|
Reinhold Braun (Galerie Supper)
Soeben fertiggemalt. Rüde, wild,
pornografisch, schmutzig. Blasphemisch attackiert Reinhold Braun (geb. 1961
in Karlsruhe, Meisterschüler von Markus Lüpertz) den guten Geschmack. In die
gewohnt leuchtende, intensive, vitale Malerei einbezogen werden collagierte
Elemente, Seiten aus einem Pornoheft oder textile Bestandteile, etwa ein
historisches Messgewand, wie in der jüngst entstandenen Arbeit „Deus Orbit
Maximus“. Reinhold Braun, der 2004 an der wichtigen Ausstellug „Land auf -
Land ab“ in der Kunsthalle Würth teilnahm, ist direkt: Die Farbe kommt aus
der Tube, das politisch Unkorrekte aus einem Querkopf: Die Wahrheit des Ich
gegen eine globalisierte, standardisierte, entindividualisierte Welt.
Franz
Littmann
(Reinhold Braun, „Sauvage“, Galerie Supper Pforzheim, 24.5. bis 18.6.)
|
|
Quelle: Klappeauf 06.2005 |
|
|
Auch
heutzutage schwingt immer noch so etwas wie geliehene Ehrfurcht mit, wenn
jemand darauf verweisen kann, er sei an der Kunstakademie Düsseldorf
Meisterschüler von Markus Lüpertz gewesen. So wie Reinhold Braun, dessen
zumeist bunt-kräftige Bilder unter dem Titel „Sauvage“ in der Pforzheimer
Galerie Supper ausgestellt werden. Das französische „sauvage“ ist mit „wild“
zu übersetzen und daran mangelt es nun dem Braunschen Œuvre ganz gewisslich
nicht.
Selbst wenn die Epoche der so genannten Jungen Wilden schon längst zur
marginalen Fußnote der Kunst in der zweiten Hälfte des 20. Jahrhunderts
geworden ist – der pastose Auftrag unvermischter Farben direkt aus der Tube
gilt gelegentlich immer noch als künstlerisches Mittel; die Farbspritzer im
Stil des Action painting von Jackson Pollock feiern nach wie vor fröhliche
Urständ, auch in etlichen Bildern von Reinhold Braun.
Dabei besteht kein Zweifel, dass Braun partienweise in seinen Großformaten
bezwingende Gestaltungsmomente gelingen, sich eine formale, proportionale
und koloristische Ästhetik herausschält, die für sich einnehmen kann.

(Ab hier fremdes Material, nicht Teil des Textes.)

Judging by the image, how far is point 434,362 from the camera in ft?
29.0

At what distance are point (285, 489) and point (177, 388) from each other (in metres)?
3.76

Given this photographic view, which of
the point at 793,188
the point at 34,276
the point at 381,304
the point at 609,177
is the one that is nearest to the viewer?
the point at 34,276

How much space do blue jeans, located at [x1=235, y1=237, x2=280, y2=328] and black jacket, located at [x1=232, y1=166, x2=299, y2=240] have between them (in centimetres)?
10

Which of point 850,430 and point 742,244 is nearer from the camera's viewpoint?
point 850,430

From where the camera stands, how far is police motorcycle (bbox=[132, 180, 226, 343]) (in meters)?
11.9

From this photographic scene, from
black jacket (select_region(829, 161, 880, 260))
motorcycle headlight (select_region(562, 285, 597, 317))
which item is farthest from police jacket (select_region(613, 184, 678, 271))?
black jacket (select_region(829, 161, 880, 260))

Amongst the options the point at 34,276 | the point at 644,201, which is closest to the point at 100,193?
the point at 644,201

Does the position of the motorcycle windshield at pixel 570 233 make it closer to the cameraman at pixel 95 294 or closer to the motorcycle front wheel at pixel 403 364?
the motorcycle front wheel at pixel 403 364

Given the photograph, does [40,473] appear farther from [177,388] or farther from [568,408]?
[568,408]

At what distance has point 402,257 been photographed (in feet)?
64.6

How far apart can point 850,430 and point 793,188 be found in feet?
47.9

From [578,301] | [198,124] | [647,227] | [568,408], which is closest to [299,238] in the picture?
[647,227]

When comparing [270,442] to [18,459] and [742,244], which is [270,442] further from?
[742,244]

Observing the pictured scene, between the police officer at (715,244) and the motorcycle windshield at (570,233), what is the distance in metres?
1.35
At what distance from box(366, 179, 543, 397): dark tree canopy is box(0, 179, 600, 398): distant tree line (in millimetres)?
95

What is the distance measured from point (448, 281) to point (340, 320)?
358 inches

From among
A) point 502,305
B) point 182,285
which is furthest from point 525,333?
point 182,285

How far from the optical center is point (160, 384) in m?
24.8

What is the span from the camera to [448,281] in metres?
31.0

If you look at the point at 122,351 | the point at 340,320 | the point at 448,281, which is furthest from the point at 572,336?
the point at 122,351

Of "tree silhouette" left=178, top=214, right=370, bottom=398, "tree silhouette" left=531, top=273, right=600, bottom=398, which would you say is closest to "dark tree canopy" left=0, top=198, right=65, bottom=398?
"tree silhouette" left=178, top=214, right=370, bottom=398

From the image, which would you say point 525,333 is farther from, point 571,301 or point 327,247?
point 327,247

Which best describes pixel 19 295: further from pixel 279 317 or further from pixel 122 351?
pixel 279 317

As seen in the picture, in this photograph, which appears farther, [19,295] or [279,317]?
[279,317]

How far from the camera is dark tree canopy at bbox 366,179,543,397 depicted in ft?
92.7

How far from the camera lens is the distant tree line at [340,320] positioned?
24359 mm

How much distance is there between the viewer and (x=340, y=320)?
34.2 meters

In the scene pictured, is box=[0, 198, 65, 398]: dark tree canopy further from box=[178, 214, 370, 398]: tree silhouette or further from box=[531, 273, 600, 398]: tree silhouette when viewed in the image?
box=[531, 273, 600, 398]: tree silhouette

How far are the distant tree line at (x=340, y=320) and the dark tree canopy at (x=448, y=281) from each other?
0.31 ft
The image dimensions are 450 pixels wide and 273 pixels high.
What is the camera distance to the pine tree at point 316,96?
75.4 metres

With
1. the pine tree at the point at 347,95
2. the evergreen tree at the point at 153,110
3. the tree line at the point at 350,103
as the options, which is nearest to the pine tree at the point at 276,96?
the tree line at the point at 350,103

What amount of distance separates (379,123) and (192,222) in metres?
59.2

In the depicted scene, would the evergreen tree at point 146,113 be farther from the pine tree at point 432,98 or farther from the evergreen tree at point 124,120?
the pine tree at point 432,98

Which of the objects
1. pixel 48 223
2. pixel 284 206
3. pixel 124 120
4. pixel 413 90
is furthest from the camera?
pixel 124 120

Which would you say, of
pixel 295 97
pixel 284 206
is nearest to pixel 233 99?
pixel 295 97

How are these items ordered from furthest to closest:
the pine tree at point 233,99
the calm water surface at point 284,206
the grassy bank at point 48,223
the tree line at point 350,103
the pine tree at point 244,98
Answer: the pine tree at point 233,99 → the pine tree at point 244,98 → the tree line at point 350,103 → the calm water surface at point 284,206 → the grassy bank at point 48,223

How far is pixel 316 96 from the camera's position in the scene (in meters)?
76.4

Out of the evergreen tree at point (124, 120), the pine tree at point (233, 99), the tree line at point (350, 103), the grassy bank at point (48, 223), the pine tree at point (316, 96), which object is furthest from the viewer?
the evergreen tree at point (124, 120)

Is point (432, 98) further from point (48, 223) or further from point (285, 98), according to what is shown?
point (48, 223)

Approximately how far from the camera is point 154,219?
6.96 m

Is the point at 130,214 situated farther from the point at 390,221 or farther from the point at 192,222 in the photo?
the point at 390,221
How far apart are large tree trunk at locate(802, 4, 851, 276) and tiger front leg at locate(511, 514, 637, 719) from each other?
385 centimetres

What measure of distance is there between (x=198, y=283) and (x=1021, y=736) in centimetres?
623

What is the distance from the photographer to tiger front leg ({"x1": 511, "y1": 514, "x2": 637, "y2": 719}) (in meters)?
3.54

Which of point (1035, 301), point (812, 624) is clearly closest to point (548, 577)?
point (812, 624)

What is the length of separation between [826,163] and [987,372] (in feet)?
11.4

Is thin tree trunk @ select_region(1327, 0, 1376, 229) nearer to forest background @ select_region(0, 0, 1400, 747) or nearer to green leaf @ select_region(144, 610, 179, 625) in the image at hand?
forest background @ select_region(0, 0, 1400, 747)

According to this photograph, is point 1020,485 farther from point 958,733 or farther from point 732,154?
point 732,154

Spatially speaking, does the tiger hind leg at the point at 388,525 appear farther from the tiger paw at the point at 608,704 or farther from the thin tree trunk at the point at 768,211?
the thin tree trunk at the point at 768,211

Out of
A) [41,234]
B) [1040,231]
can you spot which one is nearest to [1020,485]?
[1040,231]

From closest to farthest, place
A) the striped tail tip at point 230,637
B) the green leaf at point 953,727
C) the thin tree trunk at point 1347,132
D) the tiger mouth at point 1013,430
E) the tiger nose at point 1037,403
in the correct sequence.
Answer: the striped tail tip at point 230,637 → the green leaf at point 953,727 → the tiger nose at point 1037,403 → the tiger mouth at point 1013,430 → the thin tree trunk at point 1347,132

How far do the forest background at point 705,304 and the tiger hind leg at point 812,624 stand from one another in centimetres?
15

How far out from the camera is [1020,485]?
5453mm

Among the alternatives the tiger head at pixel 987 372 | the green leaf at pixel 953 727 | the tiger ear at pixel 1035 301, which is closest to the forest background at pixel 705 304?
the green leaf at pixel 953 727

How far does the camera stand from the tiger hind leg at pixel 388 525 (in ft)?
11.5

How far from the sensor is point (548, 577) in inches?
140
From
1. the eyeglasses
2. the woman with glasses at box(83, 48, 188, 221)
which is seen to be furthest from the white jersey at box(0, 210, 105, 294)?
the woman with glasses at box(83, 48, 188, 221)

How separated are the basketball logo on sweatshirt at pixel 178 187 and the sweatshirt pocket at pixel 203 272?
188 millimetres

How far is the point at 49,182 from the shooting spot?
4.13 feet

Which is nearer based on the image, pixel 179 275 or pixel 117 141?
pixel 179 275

Beispielsweise in dem farbfreudigen Bild „Stadt (blauer Dschungel)“ , das
den Lärm, die Hast, das Geruchsgemisch, die Unrast und auch die Isolation
des Einzelnen in einer Großstadt widerspiegelt. Neben dem fast hügeligen
Farbauftrag, der sich wie Eiszeitmoränen über die Bildebenen wellt,
beherrschen oft markant-brachiale Spachtelzüge, spitzzipflige
Ölfarbengebirge und breit angelegte Pinselhiebe die Braunsche Bilderwelt.
Vielfältige ikonografische, kultur- und ritualgeschichtliche Bezüge vereint
hat Braun in seiner Arbeit D.O.M (Abkürzung für „Deus Orbit Maximus“), die
in Collagenmanier ein im Elsass erstandenes, altes Messgewand mit einem
riesigen, melonengrünen Kreuz, diversen bunt prunkenden Farbfeldern und
zusätzlichen Farbspritzern überfängt und daneben noch ein zum Piktogramm
reduziertes, überdimensioniertes Blumenelement setzt.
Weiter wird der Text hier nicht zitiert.